## Problem to solve:
Filter the entries below down to the lines that hold "States".

(Stored data)
::::
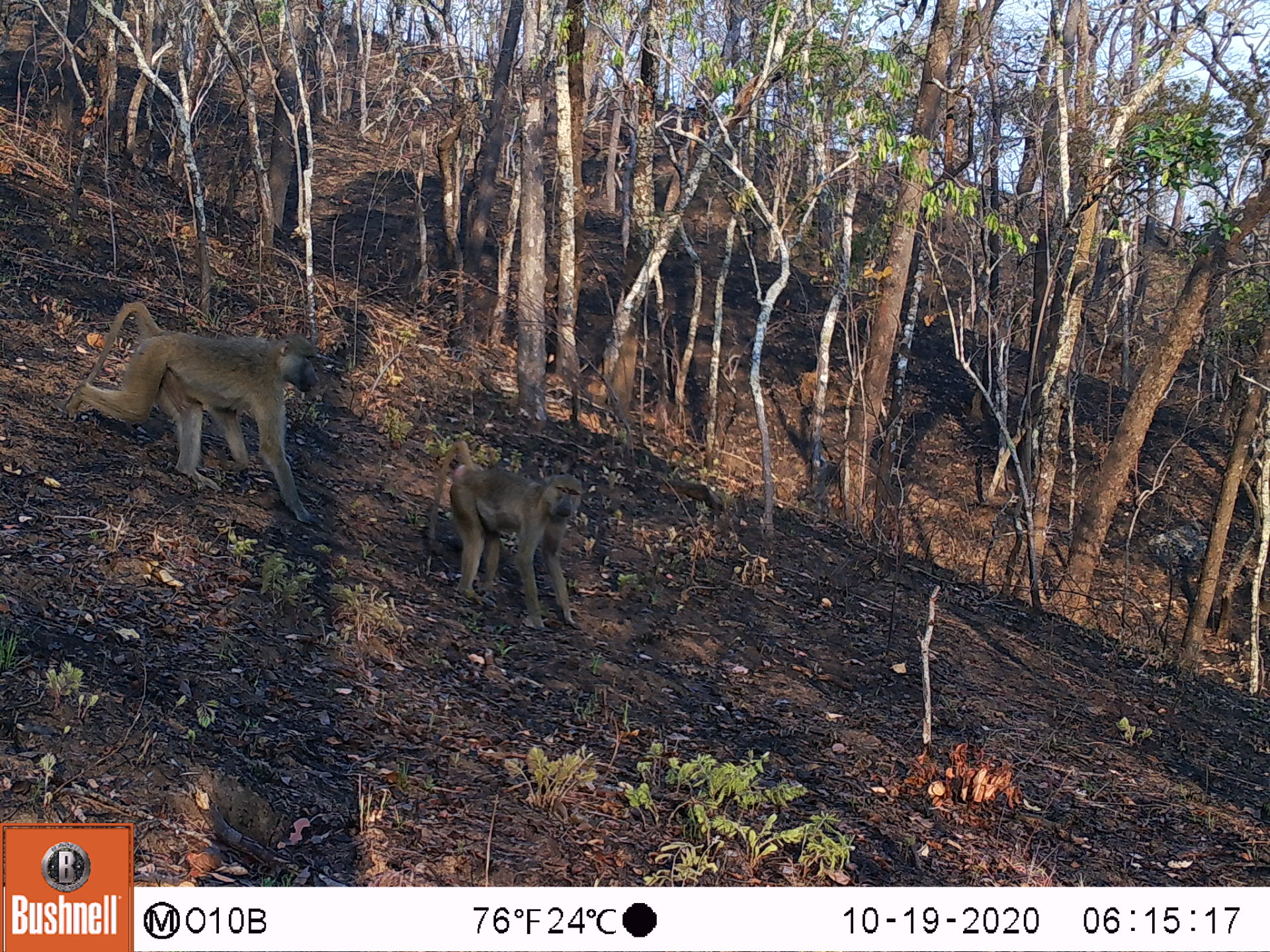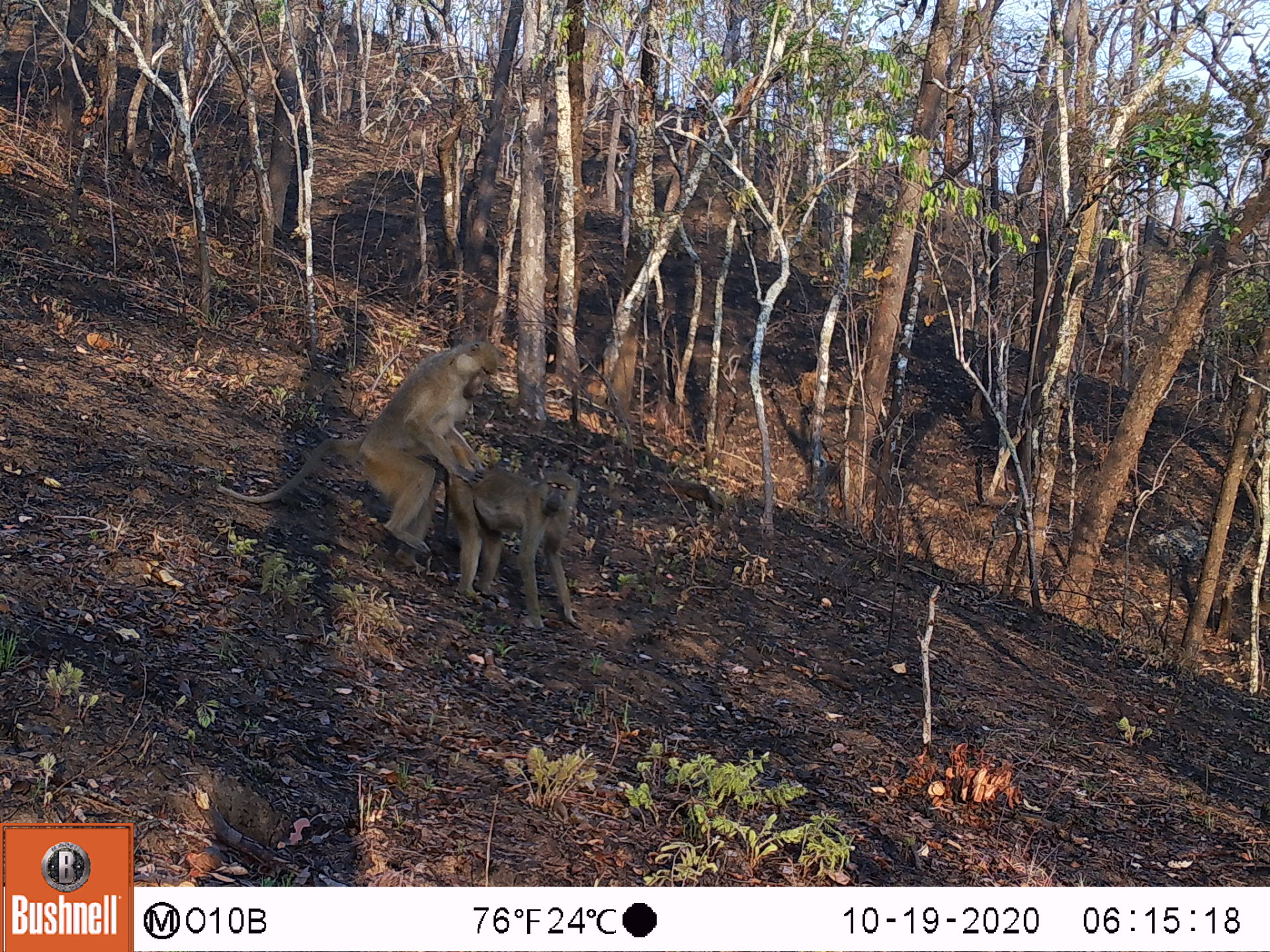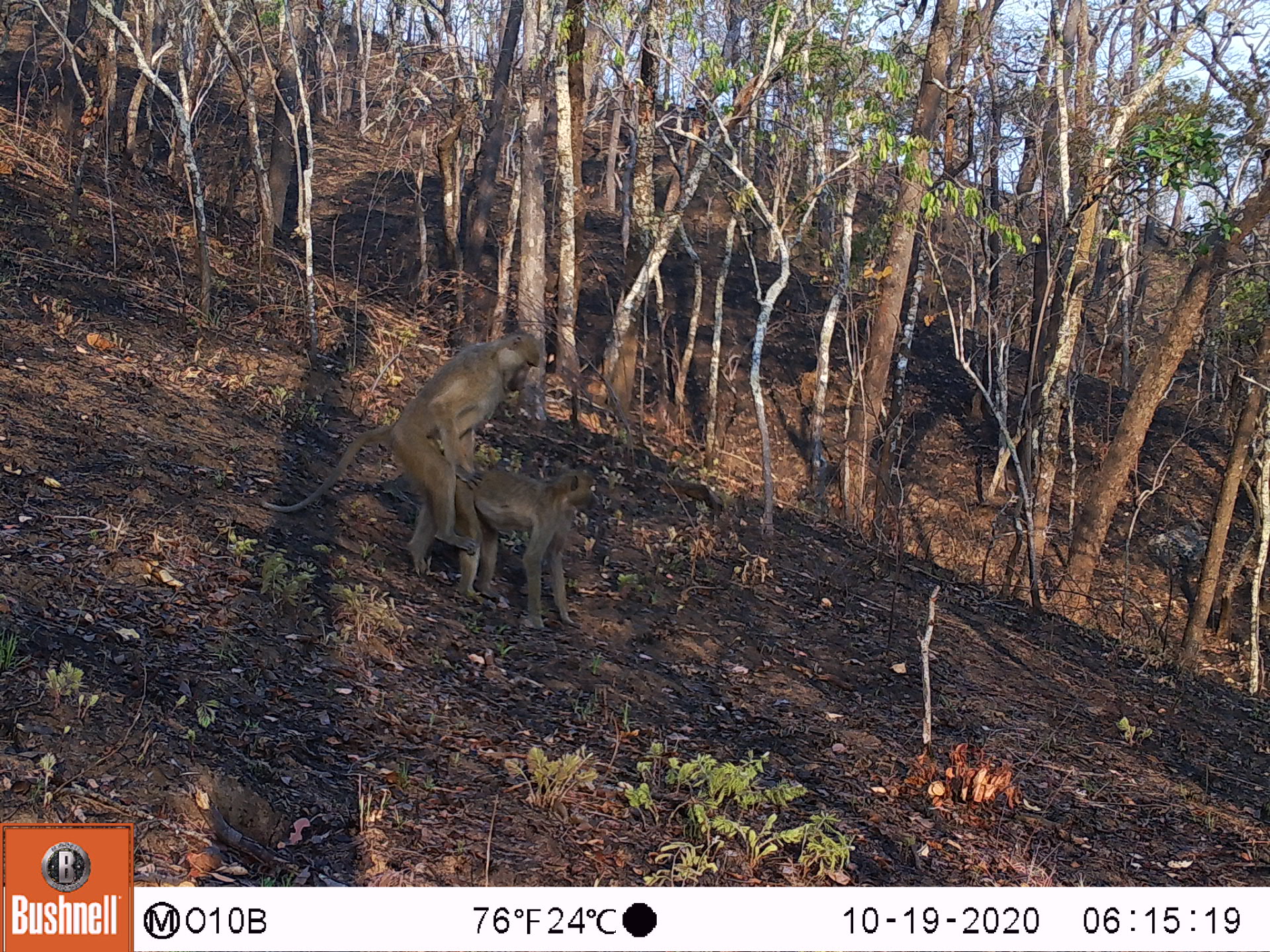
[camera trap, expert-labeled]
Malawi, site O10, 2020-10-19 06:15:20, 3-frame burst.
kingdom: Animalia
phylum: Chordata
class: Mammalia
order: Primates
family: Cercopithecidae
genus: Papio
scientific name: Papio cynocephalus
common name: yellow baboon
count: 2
::::
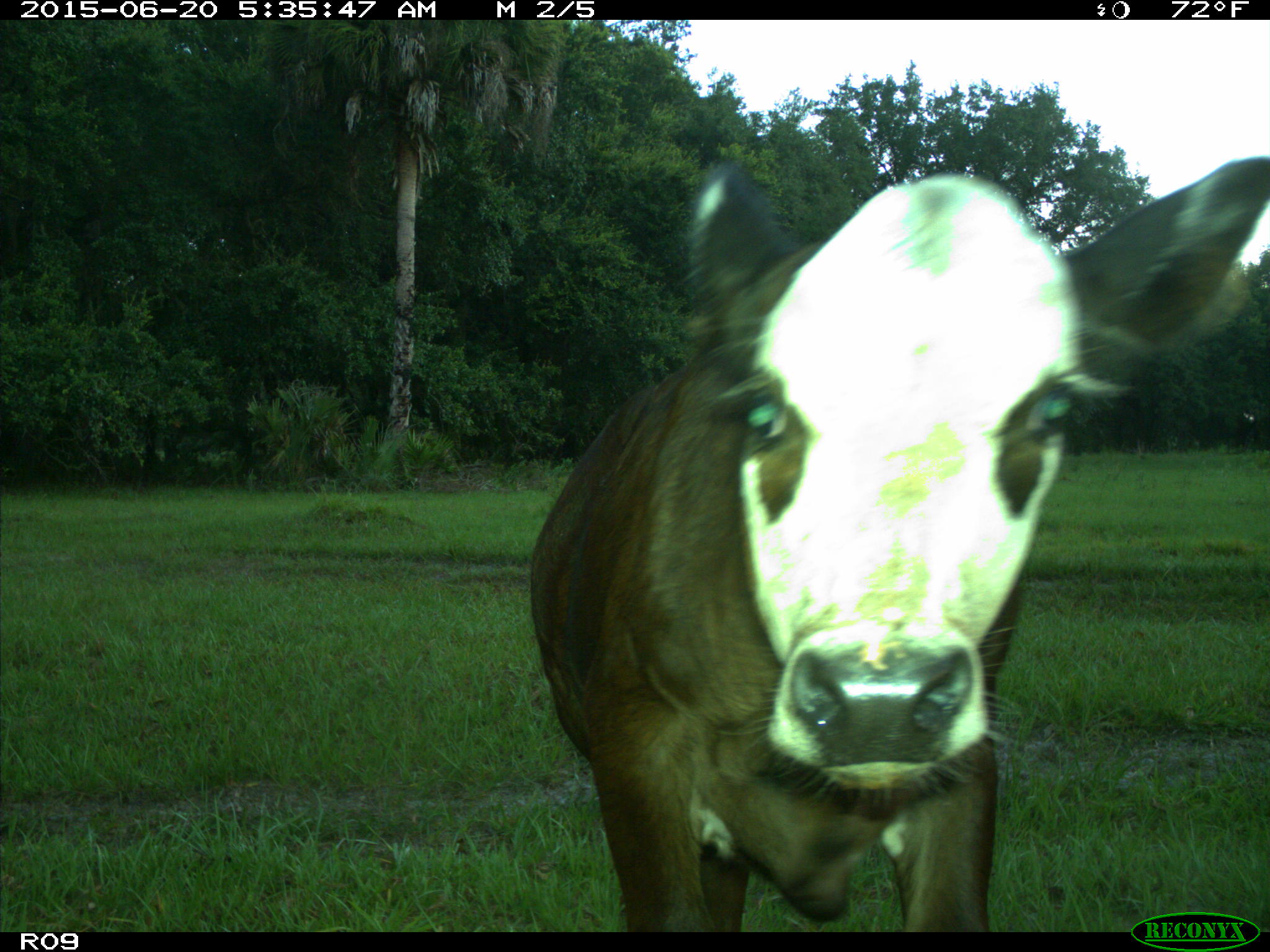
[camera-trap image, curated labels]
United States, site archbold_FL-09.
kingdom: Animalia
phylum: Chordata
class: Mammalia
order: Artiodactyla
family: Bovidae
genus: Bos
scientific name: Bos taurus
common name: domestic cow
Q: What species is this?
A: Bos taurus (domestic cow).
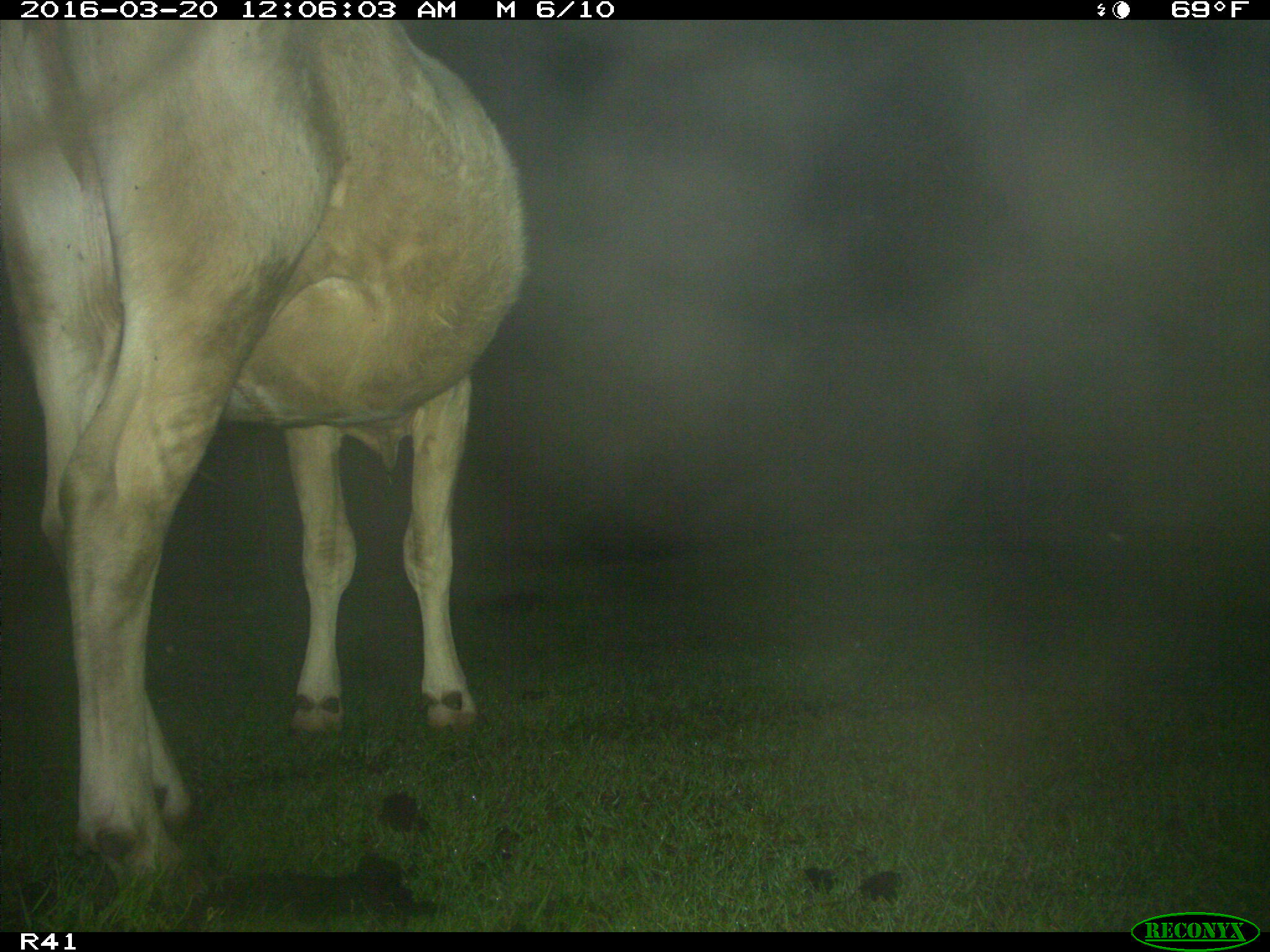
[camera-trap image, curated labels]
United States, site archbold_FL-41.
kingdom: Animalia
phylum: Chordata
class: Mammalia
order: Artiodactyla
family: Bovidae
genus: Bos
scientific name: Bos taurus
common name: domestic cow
::::
## Expected answer:
United States, site archbold_FL-09.
United States, site archbold_FL-41.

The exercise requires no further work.